For awhile, I didn’t feel like I fit in. I am not an engineer. I can’t build roller coasters or program lights to go off with the beat of the music. I was thrilled I could build my own loft, but I now know I won’t be attempting furniture again. Then I found Fifth East. As a freshman I learned Fifth East had a notably “scarier” rep than most floors – it had black walls and red lights and wayy too many open policies – but I put it at the top of my list anyways. Coming from a conservative, conformity-driven family, the strong undercurrent of independence and acceptance was overwhelming at first. It was the first time I found myself so far outside my comfort zone, and the first time I took steps to lead my own life.

We get a bad rep because we dye our hair, pierce our body, and sometimes neglect to acknowledge the importance of shoes in the winter. We take pride in playing by the rules of our own game. We care about our community and do everything in our power to protect it, because we know it’s something special. We know here we get to be who we are and say what we feel without the threat of judgment. We’re spontaneous, not rash. We’re creative, not delusional. We’re independent, not detached. We are always pushing the limits of what can be done, what’s socially acceptable, what’s “normal.” Because who ever wanted to be that anyway? I want to be me.

1 thought on “What I love most about my home is who I share it with”

  1. I was scared of the black walls and red lights of 5th East during CPW. Then during Rush I found a bunch of wonderful people with megaphones and giant bouncy balls in the courtyard who made me realize that hanging out in Black Bemis was like gathering around a campfire, a safe place in a dark world.

(Dataset rows)
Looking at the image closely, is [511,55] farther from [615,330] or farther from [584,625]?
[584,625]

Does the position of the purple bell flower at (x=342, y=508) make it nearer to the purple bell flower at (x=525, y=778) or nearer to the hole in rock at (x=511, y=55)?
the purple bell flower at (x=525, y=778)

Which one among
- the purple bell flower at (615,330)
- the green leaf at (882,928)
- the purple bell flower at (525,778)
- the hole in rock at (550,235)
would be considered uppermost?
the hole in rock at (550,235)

:: Challenges ::
1. Duplicate, word for word, the passage of the Fifth East piece from "For awhile, I" up to and including "lead my own life.".
2. Update the records from the line with "Which one among" up to and including the last line of the records, replacing "green leaf" with "yellow leaf" and leaving everything else unchanged. Give only those lines.
The text and the records come from two unrelated sources.

:: Solutions ::
1.
For awhile, I didn’t feel like I fit in. I am not an engineer. I can’t build roller coasters or program lights to go off with the beat of the music. I was thrilled I could build my own loft, but I now know I won’t be attempting furniture again. Then I found Fifth East. As a freshman I learned Fifth East had a notably “scarier” rep than most floors – it had black walls and red lights and wayy too many open policies – but I put it at the top of my list anyways. Coming from a conservative, conformity-driven family, the strong undercurrent of independence and acceptance was overwhelming at first. It was the first time I found myself so far outside my comfort zone, and the first time I took steps to lead my own life.

2.
Which one among
- the purple bell flower at (615,330)
- the yellow leaf at (882,928)
- the purple bell flower at (525,778)
- the hole in rock at (550,235)
would be considered uppermost?
the hole in rock at (550,235)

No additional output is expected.